Media scholar Ravi Sundaram, commenting on what he terms “pirate modernity”, observes that cassette piracy turned India into one of the biggest music markets in the world. Cheap and widely available recorded music created an appetite that was fueled both by the legitimate market and the grey zones that made music truly affordable. The launch of the T-series label by entrepreneur Gulshan Kumar in 1983 straddled this boundary between piracy and legitimacy by producing low priced cover recordings of Bollywood music, as well as cheap blank cassettes. Tapes were now available at practically every paan shop and bus-stand kiosk, the most popular ones played on loop in neighbouring tea stalls, as well as on long-haul buses. Much before the “video coach” became the mainstay of district travel, the cassette had a place at the driver’s side.
The revolution in ‘listening’
Even in the pre-recorded space, cassettes brought other forms of audio content into a market with a growing demand particularly among the middle classes for entertainment and education content.
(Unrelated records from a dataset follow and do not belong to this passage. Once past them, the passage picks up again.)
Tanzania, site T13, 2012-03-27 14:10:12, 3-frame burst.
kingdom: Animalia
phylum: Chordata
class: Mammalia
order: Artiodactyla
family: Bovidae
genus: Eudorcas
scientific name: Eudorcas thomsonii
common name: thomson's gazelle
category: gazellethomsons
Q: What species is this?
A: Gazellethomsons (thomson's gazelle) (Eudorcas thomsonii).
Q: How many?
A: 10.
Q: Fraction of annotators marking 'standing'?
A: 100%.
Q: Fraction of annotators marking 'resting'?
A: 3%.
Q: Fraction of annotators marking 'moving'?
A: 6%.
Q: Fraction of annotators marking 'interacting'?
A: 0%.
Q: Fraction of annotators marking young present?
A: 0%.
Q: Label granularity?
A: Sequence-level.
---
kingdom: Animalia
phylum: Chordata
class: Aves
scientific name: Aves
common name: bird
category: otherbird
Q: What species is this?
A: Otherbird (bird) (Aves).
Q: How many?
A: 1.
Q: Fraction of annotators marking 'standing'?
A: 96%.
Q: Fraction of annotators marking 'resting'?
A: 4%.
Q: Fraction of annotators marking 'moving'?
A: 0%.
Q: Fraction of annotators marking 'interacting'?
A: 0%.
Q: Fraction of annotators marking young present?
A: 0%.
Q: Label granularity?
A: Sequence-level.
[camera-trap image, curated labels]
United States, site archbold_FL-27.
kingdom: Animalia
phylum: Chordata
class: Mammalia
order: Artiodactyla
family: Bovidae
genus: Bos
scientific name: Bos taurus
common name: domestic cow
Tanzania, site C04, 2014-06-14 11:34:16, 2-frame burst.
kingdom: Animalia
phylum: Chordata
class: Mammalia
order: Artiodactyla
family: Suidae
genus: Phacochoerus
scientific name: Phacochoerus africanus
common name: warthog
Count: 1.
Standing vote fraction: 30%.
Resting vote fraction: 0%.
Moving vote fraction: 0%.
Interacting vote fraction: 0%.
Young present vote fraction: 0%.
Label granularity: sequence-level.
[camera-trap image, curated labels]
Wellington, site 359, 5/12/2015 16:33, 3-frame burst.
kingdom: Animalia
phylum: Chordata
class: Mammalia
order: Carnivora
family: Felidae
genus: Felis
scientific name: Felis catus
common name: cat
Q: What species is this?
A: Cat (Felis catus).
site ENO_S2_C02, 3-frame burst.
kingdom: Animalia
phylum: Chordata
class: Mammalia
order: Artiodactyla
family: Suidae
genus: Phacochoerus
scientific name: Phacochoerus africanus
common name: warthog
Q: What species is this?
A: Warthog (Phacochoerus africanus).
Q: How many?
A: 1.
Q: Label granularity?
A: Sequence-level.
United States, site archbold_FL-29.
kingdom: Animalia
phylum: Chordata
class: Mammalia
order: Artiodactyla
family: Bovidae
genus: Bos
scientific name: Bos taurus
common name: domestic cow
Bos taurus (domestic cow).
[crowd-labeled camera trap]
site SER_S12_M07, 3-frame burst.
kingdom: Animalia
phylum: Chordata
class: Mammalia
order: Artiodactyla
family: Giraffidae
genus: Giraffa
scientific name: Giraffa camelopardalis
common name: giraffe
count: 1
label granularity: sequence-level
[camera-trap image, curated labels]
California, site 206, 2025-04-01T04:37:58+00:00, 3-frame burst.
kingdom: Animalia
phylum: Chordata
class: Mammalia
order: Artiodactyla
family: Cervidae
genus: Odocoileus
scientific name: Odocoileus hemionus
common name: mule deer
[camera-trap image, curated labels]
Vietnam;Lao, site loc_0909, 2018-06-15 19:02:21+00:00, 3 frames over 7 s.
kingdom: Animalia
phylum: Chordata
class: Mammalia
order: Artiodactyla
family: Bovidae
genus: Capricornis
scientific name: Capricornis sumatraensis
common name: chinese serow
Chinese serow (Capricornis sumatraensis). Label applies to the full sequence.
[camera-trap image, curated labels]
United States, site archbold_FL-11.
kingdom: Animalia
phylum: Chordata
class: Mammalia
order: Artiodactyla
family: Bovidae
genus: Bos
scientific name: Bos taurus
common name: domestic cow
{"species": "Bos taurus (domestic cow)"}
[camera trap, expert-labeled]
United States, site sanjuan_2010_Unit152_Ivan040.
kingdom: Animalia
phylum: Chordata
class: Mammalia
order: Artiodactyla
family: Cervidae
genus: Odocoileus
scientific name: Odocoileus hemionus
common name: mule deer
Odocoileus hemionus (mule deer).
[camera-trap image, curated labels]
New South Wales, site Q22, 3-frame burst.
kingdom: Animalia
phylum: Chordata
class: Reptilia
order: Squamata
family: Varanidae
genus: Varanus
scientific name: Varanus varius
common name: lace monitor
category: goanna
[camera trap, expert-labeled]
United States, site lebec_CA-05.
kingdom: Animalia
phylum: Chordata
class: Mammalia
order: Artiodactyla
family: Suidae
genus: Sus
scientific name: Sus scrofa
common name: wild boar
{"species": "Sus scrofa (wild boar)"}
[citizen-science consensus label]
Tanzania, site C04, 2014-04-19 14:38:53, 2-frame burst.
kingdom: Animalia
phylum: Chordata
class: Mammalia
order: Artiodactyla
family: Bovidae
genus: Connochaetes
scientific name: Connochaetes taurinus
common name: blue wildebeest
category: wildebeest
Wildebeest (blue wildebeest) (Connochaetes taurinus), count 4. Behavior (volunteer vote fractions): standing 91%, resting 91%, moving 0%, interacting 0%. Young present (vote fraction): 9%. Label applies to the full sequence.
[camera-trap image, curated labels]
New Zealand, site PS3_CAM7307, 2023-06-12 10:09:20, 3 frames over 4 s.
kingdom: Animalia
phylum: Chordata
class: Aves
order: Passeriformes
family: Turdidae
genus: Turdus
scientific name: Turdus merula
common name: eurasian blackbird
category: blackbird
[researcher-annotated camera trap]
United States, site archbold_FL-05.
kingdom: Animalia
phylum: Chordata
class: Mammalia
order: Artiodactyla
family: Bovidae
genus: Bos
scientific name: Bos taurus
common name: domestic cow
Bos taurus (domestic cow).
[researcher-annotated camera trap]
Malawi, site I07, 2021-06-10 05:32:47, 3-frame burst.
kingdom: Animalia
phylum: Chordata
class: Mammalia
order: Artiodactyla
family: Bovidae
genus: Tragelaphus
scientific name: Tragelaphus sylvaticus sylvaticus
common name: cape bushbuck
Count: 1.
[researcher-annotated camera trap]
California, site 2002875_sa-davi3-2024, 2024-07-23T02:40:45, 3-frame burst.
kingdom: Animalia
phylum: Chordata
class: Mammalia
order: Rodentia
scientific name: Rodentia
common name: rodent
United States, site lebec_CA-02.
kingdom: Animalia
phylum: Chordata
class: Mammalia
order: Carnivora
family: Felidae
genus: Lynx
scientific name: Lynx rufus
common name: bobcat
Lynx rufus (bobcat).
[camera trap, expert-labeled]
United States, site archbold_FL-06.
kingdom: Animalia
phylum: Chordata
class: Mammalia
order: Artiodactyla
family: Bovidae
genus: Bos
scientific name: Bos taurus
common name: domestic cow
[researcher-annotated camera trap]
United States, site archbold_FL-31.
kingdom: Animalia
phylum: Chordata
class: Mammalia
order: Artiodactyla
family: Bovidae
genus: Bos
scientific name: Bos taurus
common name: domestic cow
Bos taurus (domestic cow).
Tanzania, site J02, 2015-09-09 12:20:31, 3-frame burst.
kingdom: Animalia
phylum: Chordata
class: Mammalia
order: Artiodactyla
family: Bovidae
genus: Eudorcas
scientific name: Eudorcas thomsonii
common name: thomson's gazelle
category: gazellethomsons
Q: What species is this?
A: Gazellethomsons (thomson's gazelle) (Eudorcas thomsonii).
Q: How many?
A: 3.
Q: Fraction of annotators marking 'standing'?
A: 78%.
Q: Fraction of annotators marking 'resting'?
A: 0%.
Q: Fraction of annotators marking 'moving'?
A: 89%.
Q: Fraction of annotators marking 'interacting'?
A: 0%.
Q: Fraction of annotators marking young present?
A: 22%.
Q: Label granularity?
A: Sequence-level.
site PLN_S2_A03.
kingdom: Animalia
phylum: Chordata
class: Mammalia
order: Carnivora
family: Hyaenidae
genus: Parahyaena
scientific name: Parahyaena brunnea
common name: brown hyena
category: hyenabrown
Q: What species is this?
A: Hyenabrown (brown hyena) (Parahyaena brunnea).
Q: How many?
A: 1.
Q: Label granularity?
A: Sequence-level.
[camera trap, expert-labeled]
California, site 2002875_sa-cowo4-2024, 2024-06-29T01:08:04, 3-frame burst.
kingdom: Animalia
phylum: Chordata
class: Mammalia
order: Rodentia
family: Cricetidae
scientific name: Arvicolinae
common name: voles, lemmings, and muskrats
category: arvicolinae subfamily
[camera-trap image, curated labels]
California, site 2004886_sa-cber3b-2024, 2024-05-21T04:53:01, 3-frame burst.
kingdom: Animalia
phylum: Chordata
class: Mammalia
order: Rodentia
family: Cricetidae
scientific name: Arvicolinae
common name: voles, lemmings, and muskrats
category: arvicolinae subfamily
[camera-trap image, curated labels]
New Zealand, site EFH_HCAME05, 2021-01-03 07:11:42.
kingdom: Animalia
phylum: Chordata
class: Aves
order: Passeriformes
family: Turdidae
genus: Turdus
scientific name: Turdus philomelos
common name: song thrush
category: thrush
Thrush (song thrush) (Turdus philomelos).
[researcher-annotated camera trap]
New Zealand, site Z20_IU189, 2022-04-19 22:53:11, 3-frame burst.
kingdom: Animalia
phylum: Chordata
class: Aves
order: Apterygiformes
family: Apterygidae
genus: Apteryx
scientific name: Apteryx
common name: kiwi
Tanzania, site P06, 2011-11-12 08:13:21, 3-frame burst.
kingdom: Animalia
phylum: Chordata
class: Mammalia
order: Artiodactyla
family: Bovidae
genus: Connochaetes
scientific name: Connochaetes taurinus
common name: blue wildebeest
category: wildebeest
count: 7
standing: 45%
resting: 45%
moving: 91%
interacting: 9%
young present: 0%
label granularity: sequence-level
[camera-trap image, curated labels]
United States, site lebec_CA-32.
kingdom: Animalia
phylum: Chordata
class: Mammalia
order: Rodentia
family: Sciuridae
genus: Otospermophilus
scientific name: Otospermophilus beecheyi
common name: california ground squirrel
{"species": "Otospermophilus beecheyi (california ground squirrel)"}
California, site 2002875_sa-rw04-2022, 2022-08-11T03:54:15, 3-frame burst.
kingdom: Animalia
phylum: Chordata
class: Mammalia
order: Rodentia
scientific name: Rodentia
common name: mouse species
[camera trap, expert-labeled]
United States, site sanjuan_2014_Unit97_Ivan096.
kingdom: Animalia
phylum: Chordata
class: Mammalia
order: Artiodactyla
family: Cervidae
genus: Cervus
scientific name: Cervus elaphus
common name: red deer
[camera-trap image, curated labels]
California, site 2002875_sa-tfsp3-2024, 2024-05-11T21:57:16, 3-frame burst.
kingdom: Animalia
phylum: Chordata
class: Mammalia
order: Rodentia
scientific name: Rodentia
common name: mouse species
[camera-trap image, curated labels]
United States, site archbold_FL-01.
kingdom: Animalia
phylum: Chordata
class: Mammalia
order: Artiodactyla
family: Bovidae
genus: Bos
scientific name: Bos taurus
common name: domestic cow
Storybooks packaged with audio cassettes, language lessons on tape, and motivational lectures soon found their way into book stories, paving the way for digital technologies to build on these early markets.
We were, in many ways, coached into listening—casually, closely, intimately, itinerantly—by the cassette tape. It made sound available to us beyond broadcast radio, and allowed us to curate our own soundscapes. It foreshadowed the continuing miniaturization of devices that would let us carry that soundscape with us, into our cars, on to the streets, and into spaces of our homes without needing to be tethered to twisted wires and bulky instruments. Just as the pocket transistor radio kept my grandmother company as she rested in the afternoons, the small tape recorder helped her through sleepless nights. It’s a short thread that connects that experience (or “media practice”) to the earphones that bring music and talk to my ears as I potter about my kitchen today.
Usha Raman teaches media studies at the University of Hyderabad and edits ‘Teacher Plus’, a magazine for school teachers.